__Selected text__:
————

The Defense Department has found that about one in three military women has been sexually assaulted, a rate twice as high as that among civilians. Follow up studies have also found men and women who have faced sexual trauma in the military are now the fastest growing segment of the homeless population, with black females disproportionately affected.
This week Patricia Leigh Brown of The New York Times profiled several women who faced sexual trauma while in the military and are now homeless. The video below accompanied her story published on Wednesday.
An excerpt from Brown’s story is below:
While male returnees become homeless largely because of substance abuse and mental illness, experts say that female veterans face those problems and more, including the search for family housing and an even harder time finding well-paying jobs. But a common pathway to homelessness for women, researchers and psychologists said, is military sexual trauma, or M.S.T., from assaults or harassment during their service, which can lead to post-traumatic stress disorder.

————

__Data section__:
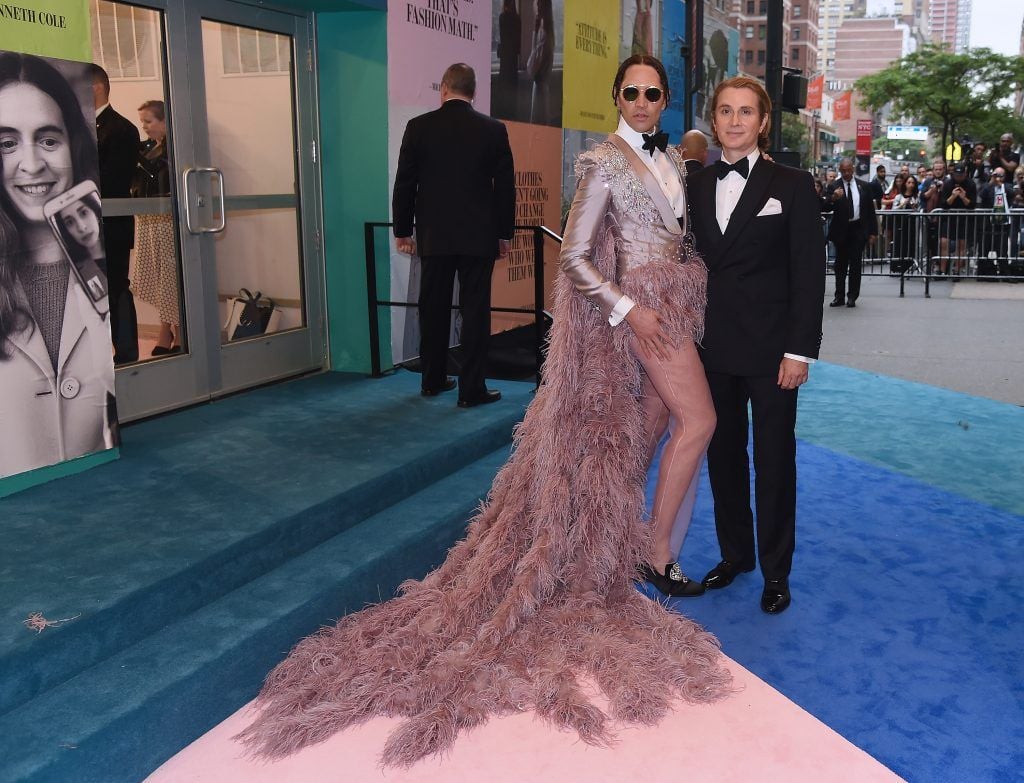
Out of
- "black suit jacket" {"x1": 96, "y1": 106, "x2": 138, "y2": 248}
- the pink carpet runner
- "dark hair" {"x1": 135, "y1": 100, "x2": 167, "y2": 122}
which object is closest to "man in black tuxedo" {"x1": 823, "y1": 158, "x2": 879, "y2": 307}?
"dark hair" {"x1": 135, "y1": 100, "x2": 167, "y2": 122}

————

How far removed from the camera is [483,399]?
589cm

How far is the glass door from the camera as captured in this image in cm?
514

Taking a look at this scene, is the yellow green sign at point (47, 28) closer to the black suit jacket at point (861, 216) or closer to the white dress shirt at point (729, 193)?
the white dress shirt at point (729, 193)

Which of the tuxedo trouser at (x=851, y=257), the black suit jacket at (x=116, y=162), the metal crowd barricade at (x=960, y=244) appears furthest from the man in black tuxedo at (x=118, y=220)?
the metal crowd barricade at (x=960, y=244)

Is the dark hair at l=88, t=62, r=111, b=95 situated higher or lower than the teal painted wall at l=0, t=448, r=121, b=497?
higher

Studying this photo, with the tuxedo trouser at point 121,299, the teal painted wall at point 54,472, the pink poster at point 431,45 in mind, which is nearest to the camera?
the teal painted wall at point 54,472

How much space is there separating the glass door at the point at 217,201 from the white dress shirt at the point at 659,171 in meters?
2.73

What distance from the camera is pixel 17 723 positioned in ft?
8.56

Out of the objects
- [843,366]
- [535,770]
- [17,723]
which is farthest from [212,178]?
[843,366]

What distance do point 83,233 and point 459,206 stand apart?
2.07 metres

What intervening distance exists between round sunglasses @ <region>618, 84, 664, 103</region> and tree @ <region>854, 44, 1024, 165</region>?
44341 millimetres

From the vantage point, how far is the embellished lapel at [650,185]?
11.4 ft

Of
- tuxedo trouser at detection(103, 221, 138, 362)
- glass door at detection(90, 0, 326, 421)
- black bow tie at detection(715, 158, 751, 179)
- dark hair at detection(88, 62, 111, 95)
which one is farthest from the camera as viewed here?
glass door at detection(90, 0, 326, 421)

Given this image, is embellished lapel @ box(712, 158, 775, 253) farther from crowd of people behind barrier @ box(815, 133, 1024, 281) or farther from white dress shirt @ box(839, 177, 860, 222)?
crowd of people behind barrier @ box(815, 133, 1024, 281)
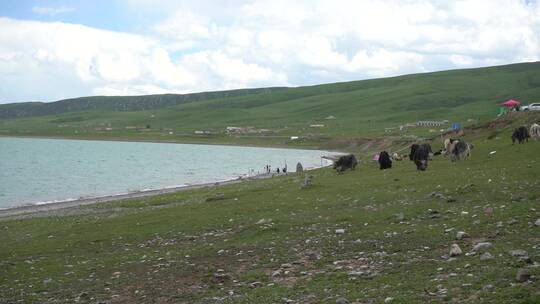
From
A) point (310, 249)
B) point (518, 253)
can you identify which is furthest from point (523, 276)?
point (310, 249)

————

__Requirement A__: List every person and organization named in the text about sexual trauma and homelessness among military women.
__Requirement B__: Write what comes next in the text about sexual trauma and homelessness among military women, picking up after its final sentence.
The records come from a different source than the text.

__Response box A__:
Defense Department
Patricia Leigh Brown
The New York Times

__Response box B__:
Of 141,000 veterans nationwide who spent at least one night in a shelter in 2011, nearly 10 percent were women, according to the latest figures available from the Department of Housing and Urban Development, up from 7.5 percent in 2009. In part it is a reflection of the changing nature of the American military, where women now constitute 14 percent of active-duty forces and 18 percent of the Army National Guard and the Reserves.
Women who have just completed an intensive therapy program for veterans in Long Beach, Calif., shared their experiences of sexual trauma in the military with the New York Times.
In December 2011 the United States Government Accountability Office (GAO) released a report that found black female veterans are disproportionately affected by homelessness. [PDF]
According to the report 45% of homeless veterans they identified were black women, 41% white, 7.6% Latinas, and 1.3% were API. The majority of those homeless are veterans who fought in the Persian Gulf Period or after (8/90-present)–including conflicts in Iraq and Afghanistan.